Soon after McConnell made his playbook comment, Ronald Klain, the White House Ebola response coordinator from October 2014 to February 2015, tweeted out a link to a document titled, “Playbook for Early Response to High-Consequence Emerging Infectious Disease Threats and Biological Incidents.” The document is a 69-page National Security Council guidebook developed in 2016 with the goal of assisting leaders “in coordinating a complex U.S. Government response to a high-consequence emerging disease threat anywhere in the world.” It outlined questions to ask, who should be asked to get the answers and what key decisions should be made. The playbook lists types of infectious disease threats that could emerge. “Novel coronaviruses” were among pathogens flagged.

Why have certain countries done far better in controlling the pandemic than the United States? A quick look at Taiwan, Australia and New Zealand will give you an answer.

The pandemic has had a much smaller impact in Taiwan than in most other industrialized countries, with a total of seven deaths as of November 2020. Texas, which has a population similar to Taiwan, has over 19,000 COVID-19 fatalities. COVID-19 occurred just before the Lunar New Year, during which time millions of Chinese and Taiwanese were expected to travel for the holidays. Taiwan quickly mobilized and instituted specific approaches for case identification, containment and resource allocation to protect the public health. Taiwan leveraged its national health insurance database and integrated it with its immigration and customs database to begin the creation of big data for analytics; it generated real-time alerts during a clinical visit based on travel history and clinical symptoms to aid case identification. It also used new technology, including QR code scanning and online reporting of travel history and health symptoms, to classify travelers’ infectious risks based on flight origin and travel history in the past 14 days. Persons with low risk (no travel to level 3 alert areas) were sent a health declaration border pass via SMS (short message service) messaging to their phones for faster immigration clearance; those with higher risk (recent travel to level 3 alert areas) were quarantined at home and tracked through their mobile phone to ensure that they remained at home during the incubation period.

Because of their success, Australia has opened a number of their tourist attractions. The Sydney Opera House has reopened. Almost 40,000 spectators attended the city’s rugby league grand final. Workers are being urged to return to their offices. Australia has become a pandemic success story. The nation of 26 million is close to eliminating community transmission of the coronavirus, having defeated a second wave just as infections surge again in Europe and the United States. Australia’s neighbor, New Zealand has had control of their pandemic almost from day one.

Why have Taiwan, Australia, and New Zealand managed to beat the United States in all aspects of the pandemic?
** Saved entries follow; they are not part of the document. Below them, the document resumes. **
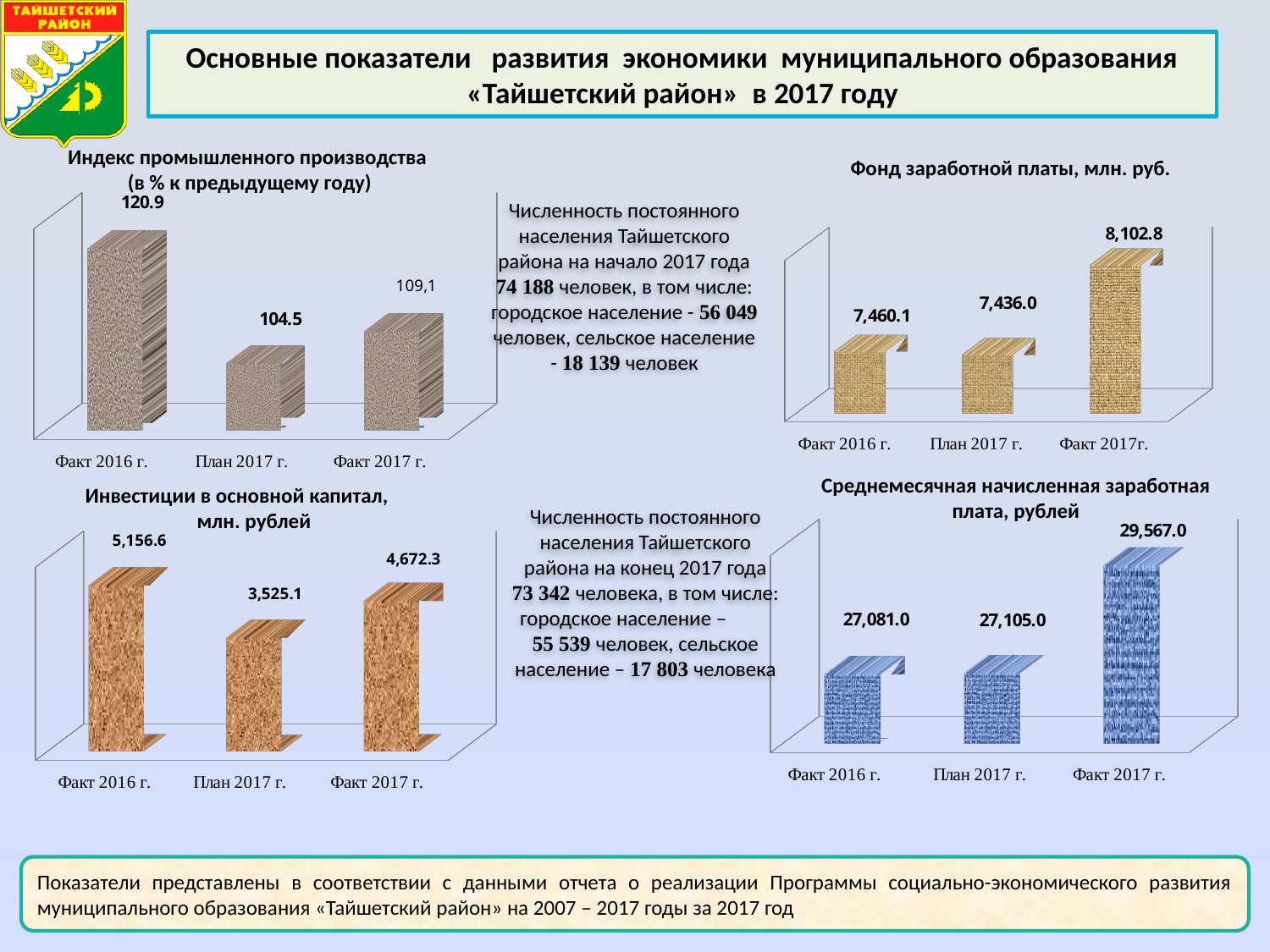
In the chart 'Инвестиции в основной капитал, млн. рублей', how many bars are shown? 3 In the chart 'Инвестиции в основной капитал, млн. рублей', which is larger: Факт 2016 г. or Факт 2017 г.? Факт 2016 г. In the chart 'Среднемесячная начисленная заработная плата, рублей', what is the value for Факт 2017 г.? 29,567.0 In the chart 'Индекс промышленного производства (в % к предыдущему году)', what is the value for Факт 2016 г.? 120.9 In the chart 'Фонд заработной платы, млн. руб.', what is the value for Факт 2017г.? 8,102.8 In the chart 'Фонд заработной платы, млн. руб.', which category has the highest value? Факт 2017г. In the chart 'Фонд заработной платы, млн. руб.', what is the difference between Факт 2017г. and План 2017 г.? 666.8 In the chart 'Индекс промышленного производства (в % к предыдущему году)', what is the difference between Факт 2016 г. and План 2017 г.? 16.4 In the chart 'Среднемесячная начисленная заработная плата, рублей', what is the difference between Факт 2017 г. and Факт 2016 г.? 2,486.0 In the chart 'Инвестиции в основной капитал, млн. рублей', what is the value for План 2017 г.? 3,525.1 In the chart 'Индекс промышленного производства (в % к предыдущему году)', which category has the lowest value? План 2017 г. What type of chart is 'Среднемесячная начисленная заработная плата, рублей'? Bar chart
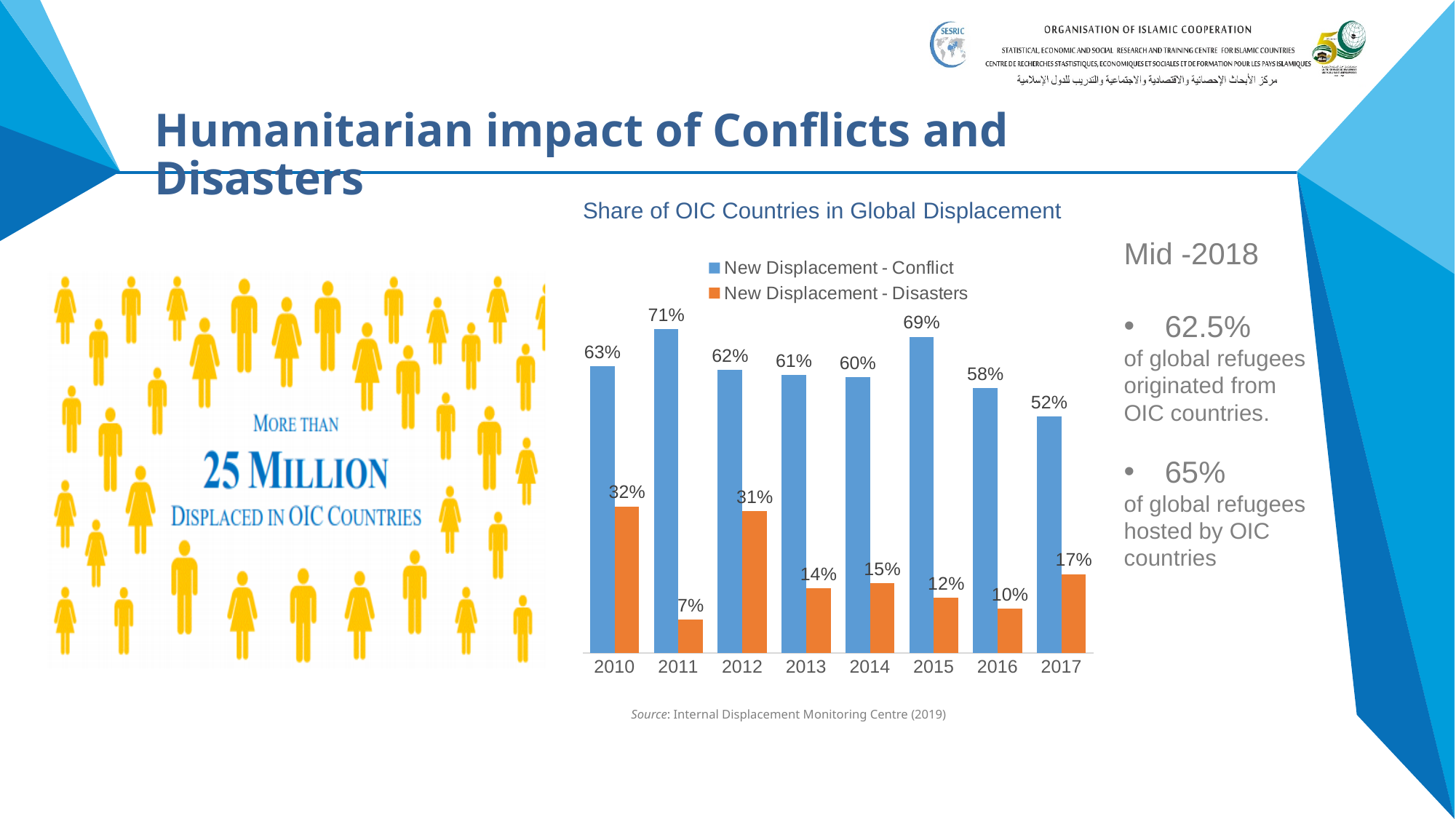
What is the value for New Displacement - Disasters in 2013? 14% Which year has the lowest value for New Displacement - Disasters? 2011 What kind of chart is shown? bar chart What is the value for New Displacement - Conflict in 2017? 52% What is the value for New Displacement - Conflict in 2011? 71% Which is larger: New Displacement - Disasters in 2012 or in 2014? 2012 Does New Displacement - Conflict rise or fall from 2015 to 2017? fall What is the title of the chart? Share of OIC Countries in Global Displacement What is the difference between New Displacement - Conflict and New Displacement - Disasters in 2010? 31% How many years are shown on the x axis? 8 Which year has the highest value for New Displacement - Conflict? 2011 How many series does the legend list? 2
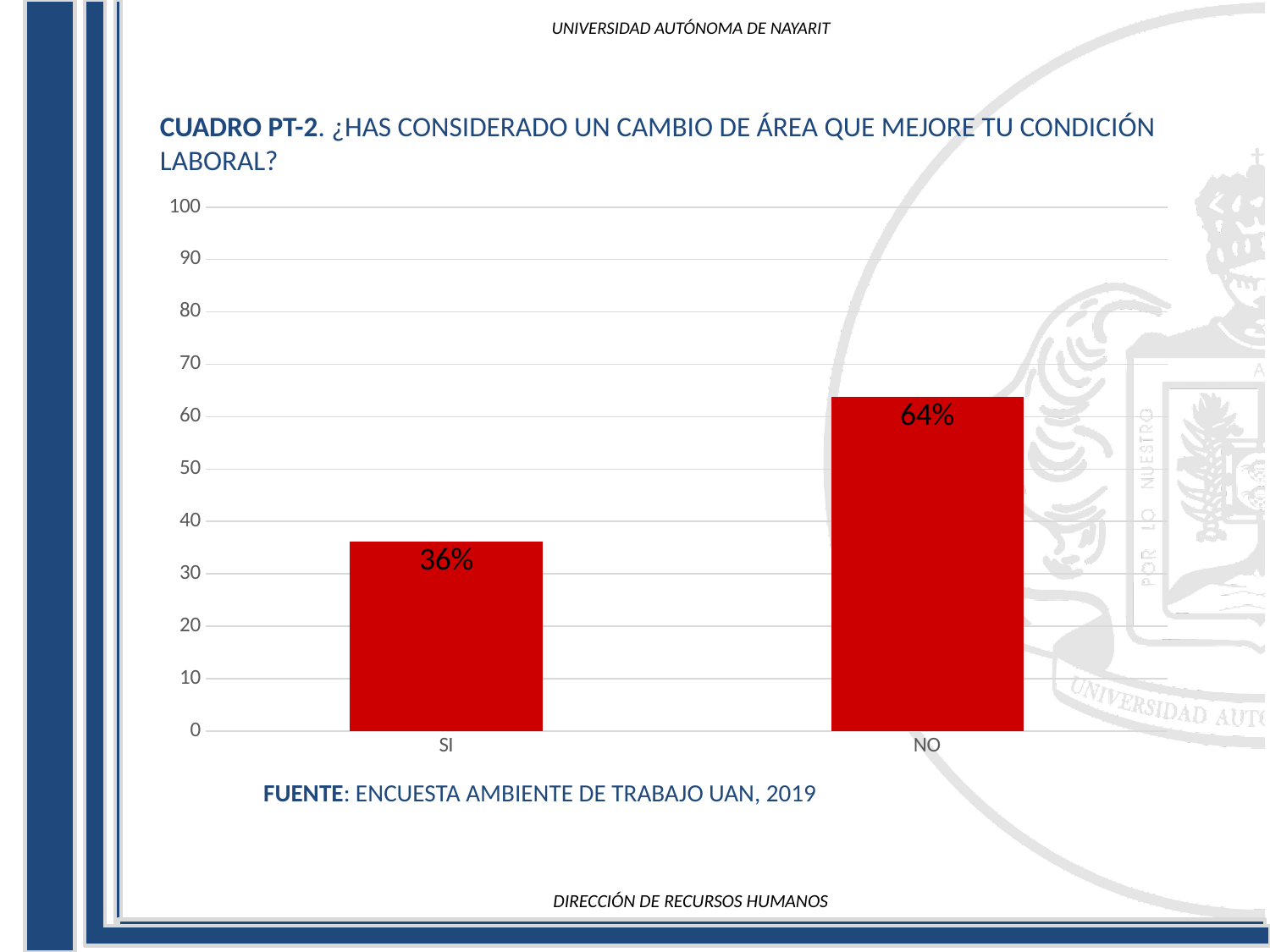
Which is larger, the value for SI or the value for NO? NO What colour are the bars in the chart? red What is the value for NO? 64% Is the value for NO greater or less than 50? greater What is the difference between the values for NO and SI? 28% What kind of chart is shown on the slide? bar chart Which category has the highest value? NO How many categories are shown on the x axis? 2 What is the value for SI? 36% Which category has the lowest value? SI What is the source cited below the chart? ENCUESTA AMBIENTE DE TRABAJO UAN, 2019 Is the value for SI greater or less than 40? less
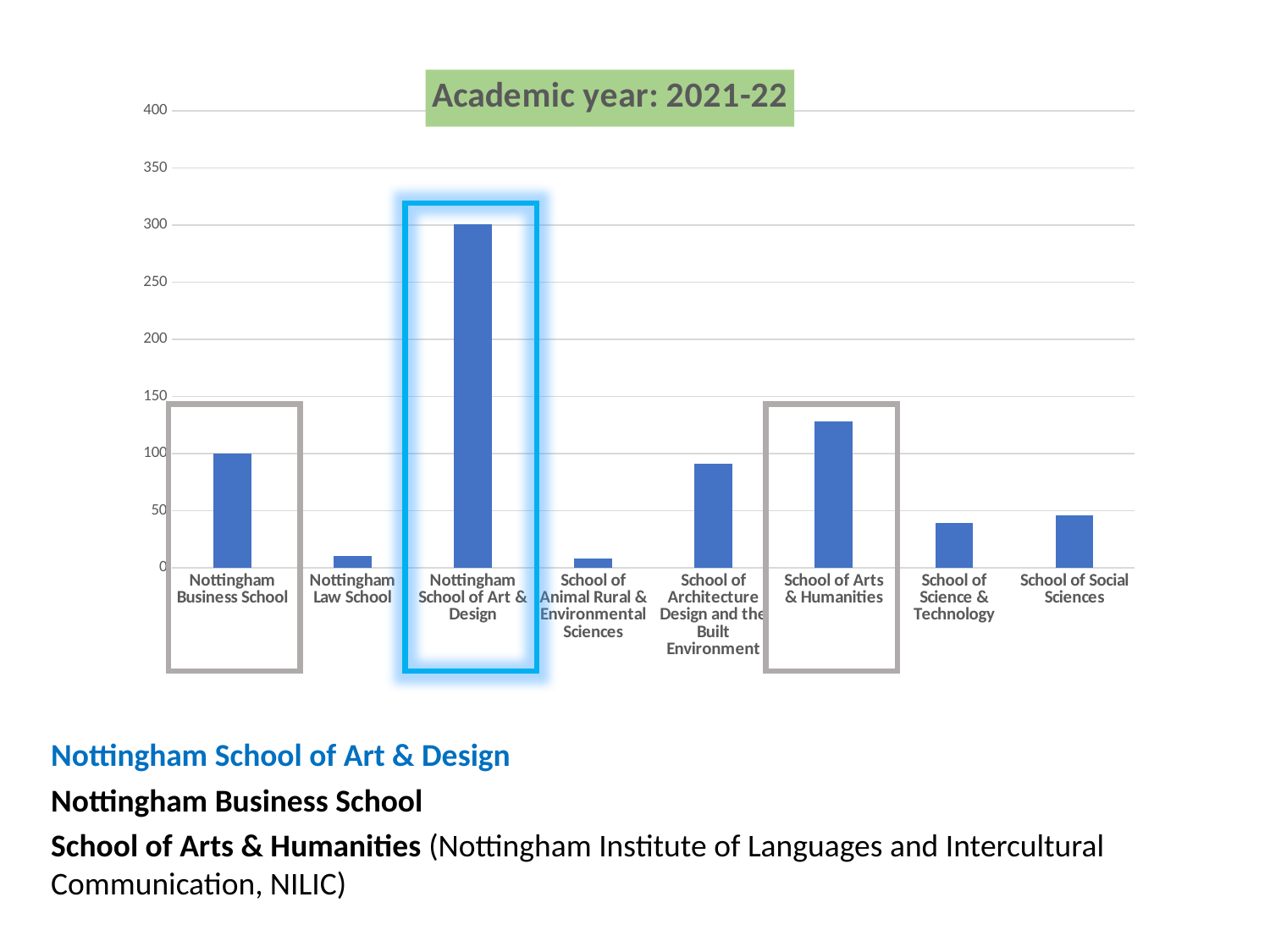
How many schools are shown on the x axis of the chart? 8 Is the value for School of Architecture Design and the Built Environment greater or less than 100? less Which has the larger value, School of Arts & Humanities or School of Architecture Design and the Built Environment? School of Arts & Humanities Is the value for School of Arts & Humanities greater or less than 100? greater Which bar is outlined with a blue highlighted box on the chart? Nottingham School of Art & Design Is the value for Nottingham Law School greater or less than 50? less What kind of chart is shown on the slide? Bar chart Which school has the highest bar in the chart? Nottingham School of Art & Design What is the title of the chart? Academic year: 2021-22 What is the value for Nottingham Business School? 100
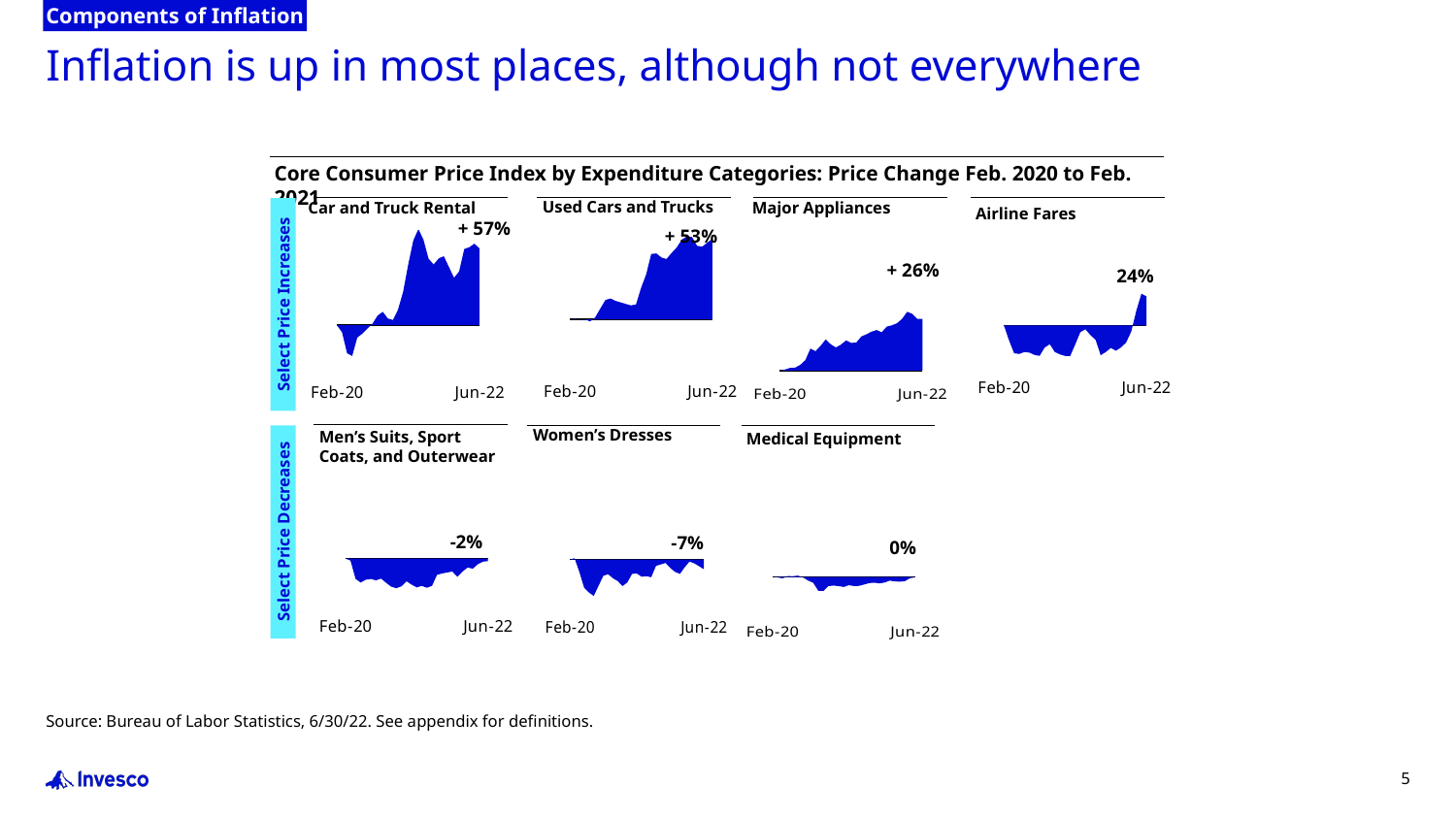
In the Car and Truck Rental chart, what is the price change from Feb. 2020 to Jun. 2022 shown on the label? + 57% In the Women's Dresses chart, what price change is labelled? -7% How many small charts are shown on the slide in total? 7 What is the difference in percentage points between the labelled price change for Car and Truck Rental and for Used Cars and Trucks? 4 percentage points In the Medical Equipment chart, what price change is labelled? 0% Across all the charts on the slide, which expenditure category shows the largest price decrease? Women's Dresses Across all the charts on the slide, which expenditure category shows the largest price increase? Car and Truck Rental Which has the larger labelled price change, Major Appliances or Airline Fares? Major Appliances In the Used Cars and Trucks chart, what price change is labelled? + 53% In the Major Appliances chart, what price change is labelled? + 26% What kind of chart is used for each expenditure category on the slide? Area chart In the Airline Fares chart, what price change is labelled? 24%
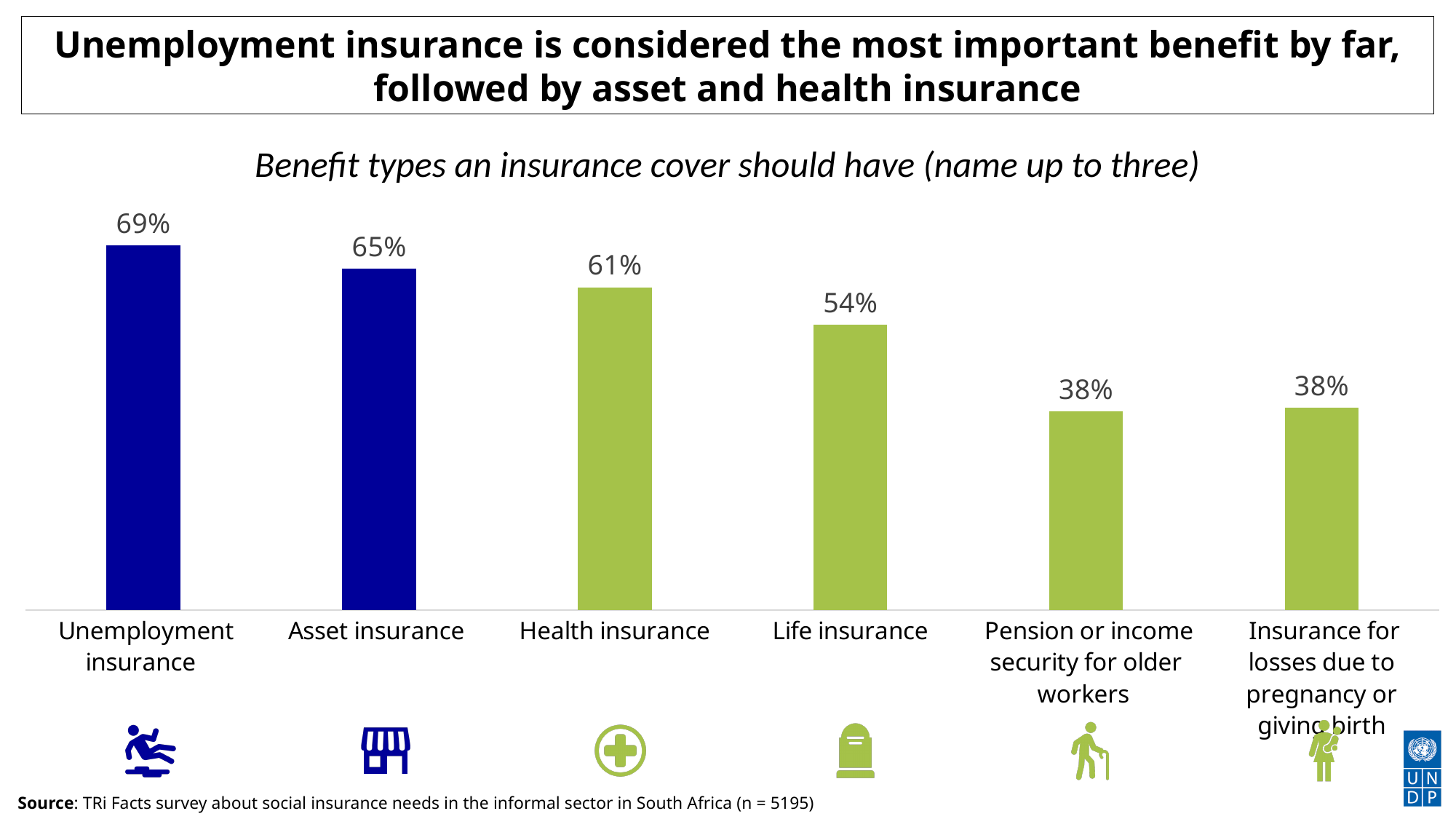
What is the difference between the values for health insurance and life insurance? 7% What is the value shown for life insurance? 54% Do the values rise or fall from left to right across the chart? Fall Which benefit type has the highest value in the chart? Unemployment insurance What is the value for pension or income security for older workers? 38% What is the title of the chart? Benefit types an insurance cover should have (name up to three) What percentage of respondents named unemployment insurance as a benefit an insurance cover should have? 69% Which has a higher value, asset insurance or health insurance? Asset insurance What is the value shown for health insurance? 61% What kind of chart is shown on the slide? Bar chart What is the difference between the values for unemployment insurance and asset insurance? 4% How many benefit types are shown in the chart? 6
Their governments followed procedures similar to Taiwan’s and rapidly united their people into one cause: to defeat COVID-19. Also, their people did not listen to a cosmic clown who recommended anything from not wearing a mask to using bleach as a deterrent to a deadly virus.

The United States has more resources than any other nation on earth, but we lacked leadership, and decisive action. The countries I’ve cited let their scientists do the talking and followed their directions. American leadership consisted of a fumbling, bumbling, clown who wanted every minute of publicity directed at him and not on one of the deadliest plagues we have ever seen.